_Text excerpt_
[Start of Attachment]
1042 Beacon St., Brookline, MA 02446

Opening Apr 10, 2014: 6 pm - 9 pm (Thursday) 

April 10 through May 15, 2014

Norman Liebman paints what he feels. And what we often feel as well. Usually portraying an abstract figure or more often a type of abstracted portraiture, he is a painter of a singular, eloquent and colorfully emotional voice.

Liebman's paintings have a visceral and yet unworldly quality. There is a deep beauty underscoring his work. Some might say, even Liebman himself, that his other job as a surgeon for over thirty years informed this quality.

The old cliche that medicine is an art and art is medicine sort of works with his art. But there is much more of a layered seeing and personal even universal feeling when encountering Norman Liebman's pieces.

The artist, now in his vibrant ninth decade of life, portrays aspects of the suffering, decay and death that he witnessed in his medical practice. However, there is always an echo of humanity and life lived hauntingly expressed as well.

These works are expressions of man's and (more prominently) woman's very human plight of joy, sorrow, frustration, yearning and even pain. In a way, they are reminiscent of the works of Modigliani.

The artist sometimes expresses what appears to be anger in his paintings. He suggests that this comes from existential concerns rather than personal hostility, frustration or disgust. There is often a wistful sadness to the work as well, though this can be seen balanced at times with an exuberant joyfulness. This joyfulness is expressed by color.

Form is often ambiguous in Liebman's work. He frequently works in series over months or even years. Similar subject matter paintings are differentiated by nuance, color application, texture and even aesthetic accidents.

There is a thoughtful lack of control in his art. This is a Jackson Pollock or De Kooning-like mindlessness, an unconscious awareness that sometimes develops into a wordless, but quite visual poetry. Liebman feels that his work attempts to come to terms with his subconscious in a very personal aesthetic manner. This process is further modified and altered by the artist often many times in a single painting.

To appreciate the overall very painterly effects, the paintings visually work up very close to the canvases as well as from a distance. Though he makes a very personal painterly signature, his work has been greatly influenced by his study of contemporary art styles. His strongest stylistic influence is the COBRA group.

COBRA (or CoBrA) was a shortlived European avant-garde movement active from 1948 to 1951. The name was coined in 1948 by Christian Dotremont   from the initials of the members' home cities: Copenhagen (Co), Brussels (Br) and Amsterdam (A). Its most prominent member was Karel Appel. 

The primary focus of the group was semi-abstract paintings with brilliant color, violent brushwork, and distorted human figures inspired by primitive and folk art. There is a strong connection to American action painting as well. Most influenced and informed by the work of member artist Asger Jorn, Liebman's own prolific art strongly reflects COBRA's elements.

Norman Liebman started painting as a child. Traditionally trained, he pursued his art full time starting in middle age eventually developing his own personal visually and emotionally accessible style. His work has been widely shown and highly praised.

Liebman paints every day in his studio. His evocative work is centered around what is real and what is felt. The result is a visceral beauty that asks and tells us about aspects of unspoken life.
[End of Attachment]
_Entries supplied_
[Start of Attachment]
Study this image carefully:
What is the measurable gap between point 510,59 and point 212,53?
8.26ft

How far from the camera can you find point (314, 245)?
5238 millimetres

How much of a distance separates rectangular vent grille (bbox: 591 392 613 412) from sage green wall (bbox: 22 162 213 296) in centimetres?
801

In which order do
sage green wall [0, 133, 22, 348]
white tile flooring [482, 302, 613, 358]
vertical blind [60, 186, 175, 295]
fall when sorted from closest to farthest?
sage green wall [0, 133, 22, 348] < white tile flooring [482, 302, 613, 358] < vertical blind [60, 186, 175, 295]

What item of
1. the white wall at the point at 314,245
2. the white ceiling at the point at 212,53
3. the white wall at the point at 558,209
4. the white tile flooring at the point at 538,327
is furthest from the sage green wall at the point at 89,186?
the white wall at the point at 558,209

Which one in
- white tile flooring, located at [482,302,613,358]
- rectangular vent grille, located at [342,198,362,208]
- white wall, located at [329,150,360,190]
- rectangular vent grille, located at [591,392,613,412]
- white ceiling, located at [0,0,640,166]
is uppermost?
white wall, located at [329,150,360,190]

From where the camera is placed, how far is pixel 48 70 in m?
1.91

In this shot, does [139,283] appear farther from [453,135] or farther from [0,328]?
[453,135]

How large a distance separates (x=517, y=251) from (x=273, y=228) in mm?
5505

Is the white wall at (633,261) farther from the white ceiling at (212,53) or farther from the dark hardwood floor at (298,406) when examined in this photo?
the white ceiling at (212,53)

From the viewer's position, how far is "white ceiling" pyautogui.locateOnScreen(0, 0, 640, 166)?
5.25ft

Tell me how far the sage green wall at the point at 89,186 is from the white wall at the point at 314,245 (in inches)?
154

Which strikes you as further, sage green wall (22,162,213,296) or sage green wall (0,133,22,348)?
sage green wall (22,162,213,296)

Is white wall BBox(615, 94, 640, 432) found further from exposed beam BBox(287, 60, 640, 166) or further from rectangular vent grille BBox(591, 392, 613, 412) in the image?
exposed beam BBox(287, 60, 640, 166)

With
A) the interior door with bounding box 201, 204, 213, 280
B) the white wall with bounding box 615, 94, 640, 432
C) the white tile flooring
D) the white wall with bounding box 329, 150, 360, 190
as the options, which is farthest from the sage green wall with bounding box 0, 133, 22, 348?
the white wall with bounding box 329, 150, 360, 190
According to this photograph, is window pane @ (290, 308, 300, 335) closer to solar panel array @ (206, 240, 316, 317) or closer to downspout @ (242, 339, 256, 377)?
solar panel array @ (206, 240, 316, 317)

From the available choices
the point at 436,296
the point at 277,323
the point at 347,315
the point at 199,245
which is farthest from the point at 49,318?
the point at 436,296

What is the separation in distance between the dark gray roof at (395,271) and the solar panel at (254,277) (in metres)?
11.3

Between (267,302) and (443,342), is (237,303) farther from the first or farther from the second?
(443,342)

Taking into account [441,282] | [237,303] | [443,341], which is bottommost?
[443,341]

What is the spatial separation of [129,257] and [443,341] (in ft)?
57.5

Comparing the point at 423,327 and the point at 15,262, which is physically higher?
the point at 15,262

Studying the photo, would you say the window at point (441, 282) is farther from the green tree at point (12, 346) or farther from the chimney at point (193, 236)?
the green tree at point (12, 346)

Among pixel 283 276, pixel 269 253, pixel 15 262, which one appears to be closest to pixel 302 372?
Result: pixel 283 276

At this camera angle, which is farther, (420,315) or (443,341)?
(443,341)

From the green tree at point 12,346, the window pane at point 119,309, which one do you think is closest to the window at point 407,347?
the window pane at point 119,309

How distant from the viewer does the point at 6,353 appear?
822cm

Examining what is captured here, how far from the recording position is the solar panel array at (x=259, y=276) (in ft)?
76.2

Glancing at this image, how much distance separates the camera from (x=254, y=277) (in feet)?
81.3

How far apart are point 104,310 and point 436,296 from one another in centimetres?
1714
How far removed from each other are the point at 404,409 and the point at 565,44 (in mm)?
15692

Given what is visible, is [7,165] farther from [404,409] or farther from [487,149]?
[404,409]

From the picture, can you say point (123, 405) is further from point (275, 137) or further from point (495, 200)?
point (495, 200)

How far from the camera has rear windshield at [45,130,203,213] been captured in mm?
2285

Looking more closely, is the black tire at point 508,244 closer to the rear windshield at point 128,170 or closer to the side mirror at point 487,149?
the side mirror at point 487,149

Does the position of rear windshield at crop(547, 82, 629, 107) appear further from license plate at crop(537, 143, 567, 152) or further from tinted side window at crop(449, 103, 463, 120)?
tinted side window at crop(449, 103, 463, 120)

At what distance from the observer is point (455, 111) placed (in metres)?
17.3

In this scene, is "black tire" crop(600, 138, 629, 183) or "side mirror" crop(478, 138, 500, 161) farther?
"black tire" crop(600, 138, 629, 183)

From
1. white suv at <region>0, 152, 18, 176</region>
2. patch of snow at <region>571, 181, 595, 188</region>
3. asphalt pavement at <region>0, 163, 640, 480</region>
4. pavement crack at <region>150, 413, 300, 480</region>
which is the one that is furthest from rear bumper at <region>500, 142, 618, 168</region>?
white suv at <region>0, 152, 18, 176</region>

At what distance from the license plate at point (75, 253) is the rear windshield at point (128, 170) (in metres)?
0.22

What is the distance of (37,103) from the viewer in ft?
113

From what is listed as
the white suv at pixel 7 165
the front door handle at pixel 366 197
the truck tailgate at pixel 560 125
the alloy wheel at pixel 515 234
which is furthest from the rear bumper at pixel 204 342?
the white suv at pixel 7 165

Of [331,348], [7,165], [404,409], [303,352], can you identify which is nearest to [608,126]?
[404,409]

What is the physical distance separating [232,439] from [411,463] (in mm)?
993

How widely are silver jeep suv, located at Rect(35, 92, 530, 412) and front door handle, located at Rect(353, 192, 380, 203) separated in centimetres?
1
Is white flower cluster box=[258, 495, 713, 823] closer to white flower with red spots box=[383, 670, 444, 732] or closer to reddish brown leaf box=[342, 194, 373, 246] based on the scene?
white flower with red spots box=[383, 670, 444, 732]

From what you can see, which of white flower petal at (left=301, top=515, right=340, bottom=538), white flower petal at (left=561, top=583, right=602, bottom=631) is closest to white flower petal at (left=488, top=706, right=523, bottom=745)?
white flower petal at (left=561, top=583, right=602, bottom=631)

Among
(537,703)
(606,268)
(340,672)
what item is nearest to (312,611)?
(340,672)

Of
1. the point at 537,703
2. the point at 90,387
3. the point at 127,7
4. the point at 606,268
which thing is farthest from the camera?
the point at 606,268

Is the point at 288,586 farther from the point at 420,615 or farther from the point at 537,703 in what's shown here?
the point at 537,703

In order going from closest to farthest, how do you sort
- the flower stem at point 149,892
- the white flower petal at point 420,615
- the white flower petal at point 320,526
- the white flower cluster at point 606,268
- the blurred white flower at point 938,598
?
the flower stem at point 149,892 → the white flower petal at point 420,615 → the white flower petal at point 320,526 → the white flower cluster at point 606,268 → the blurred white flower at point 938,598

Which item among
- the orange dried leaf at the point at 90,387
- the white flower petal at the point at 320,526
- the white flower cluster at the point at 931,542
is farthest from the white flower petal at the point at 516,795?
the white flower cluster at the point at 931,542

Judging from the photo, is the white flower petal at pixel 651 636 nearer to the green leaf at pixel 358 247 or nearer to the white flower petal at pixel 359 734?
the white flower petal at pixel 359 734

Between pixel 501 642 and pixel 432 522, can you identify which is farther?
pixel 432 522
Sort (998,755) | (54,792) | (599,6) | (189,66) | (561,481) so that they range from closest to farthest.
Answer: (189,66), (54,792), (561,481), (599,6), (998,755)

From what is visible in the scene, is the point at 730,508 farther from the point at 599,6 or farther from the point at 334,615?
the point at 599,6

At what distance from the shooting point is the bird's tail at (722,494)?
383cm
[End of Attachment]
_Directions for this task_
From the text on Norman Liebman's paintings, write out the stretch from "Liebman's paintings have" through "works of Modigliani.".

_Task result_
Liebman's paintings have a visceral and yet unworldly quality. There is a deep beauty underscoring his work. Some might say, even Liebman himself, that his other job as a surgeon for over thirty years informed this quality.

The old cliche that medicine is an art and art is medicine sort of works with his art. But there is much more of a layered seeing and personal even universal feeling when encountering Norman Liebman's pieces.

The artist, now in his vibrant ninth decade of life, portrays aspects of the suffering, decay and death that he witnessed in his medical practice. However, there is always an echo of humanity and life lived hauntingly expressed as well.

These works are expressions of man's and (more prominently) woman's very human plight of joy, sorrow, frustration, yearning and even pain. In a way, they are reminiscent of the works of Modigliani.